──────── DATA PROVIDED
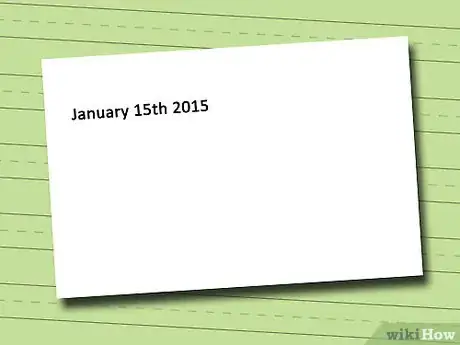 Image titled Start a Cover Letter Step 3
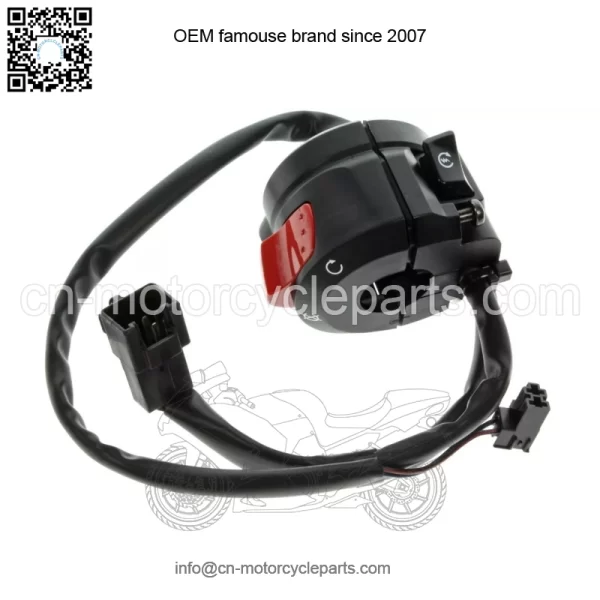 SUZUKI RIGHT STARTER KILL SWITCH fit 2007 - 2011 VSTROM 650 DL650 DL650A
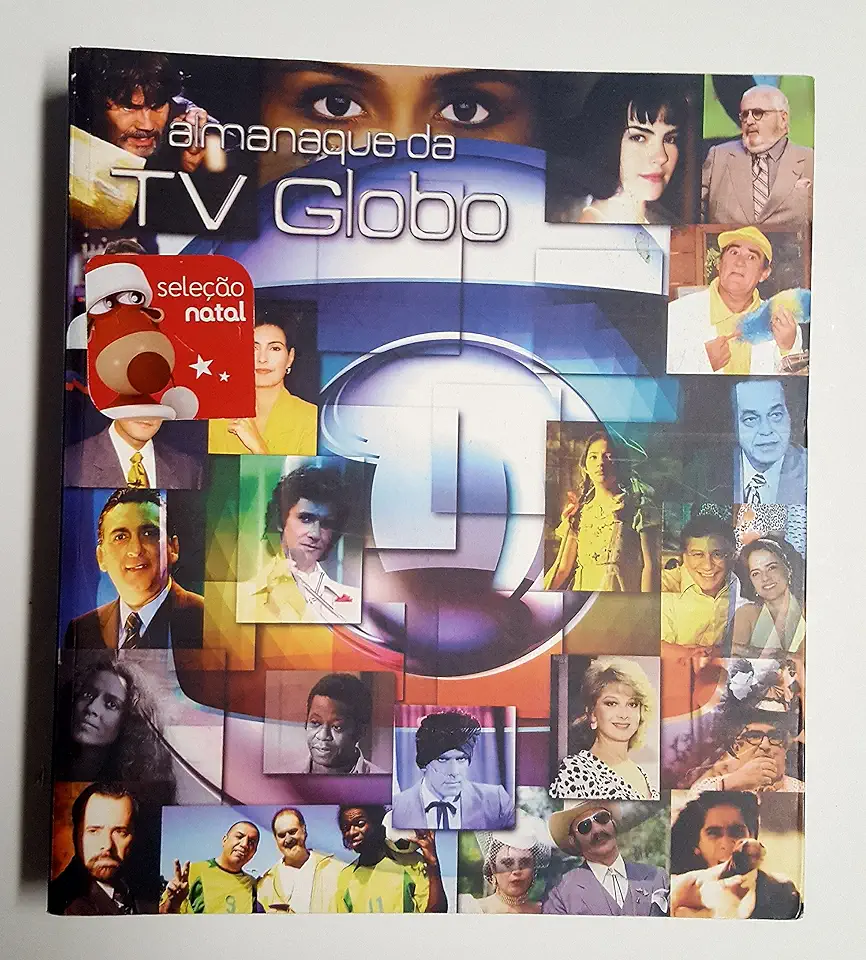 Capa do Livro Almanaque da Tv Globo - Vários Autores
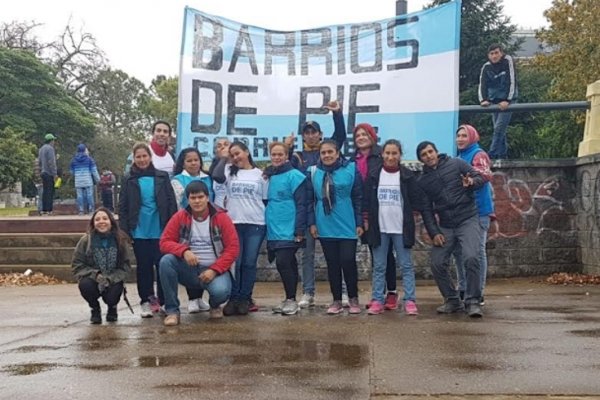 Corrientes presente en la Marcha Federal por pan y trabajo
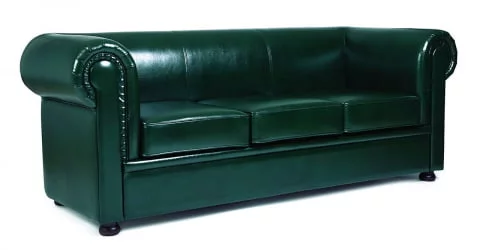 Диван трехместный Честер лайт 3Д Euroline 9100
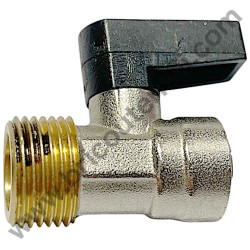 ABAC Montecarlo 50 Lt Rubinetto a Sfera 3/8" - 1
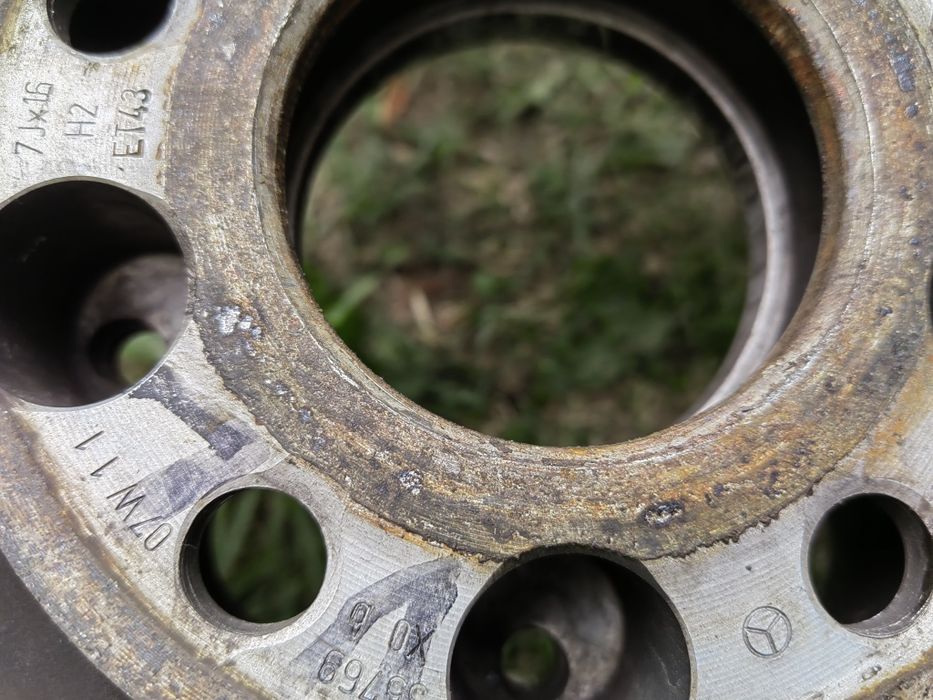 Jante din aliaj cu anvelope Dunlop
────────────────
──────── DATA PROVIDED
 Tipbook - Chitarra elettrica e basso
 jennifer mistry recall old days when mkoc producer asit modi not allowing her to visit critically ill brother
────────────────
▶ [DIRECTIVE]:
Give everything above from the record containing "Tipbook - Chitarra elettrica e basso" down to the record containing "jennifer mistry recall" as a numbered list, leaving out any blank lines.

▶ [RESPONSE TO THIS EXERCISE]:
1.  Tipbook - Chitarra elettrica e basso
2.  jennifer mistry recall old days when mkoc producer asit modi not allowing her to visit critically ill brother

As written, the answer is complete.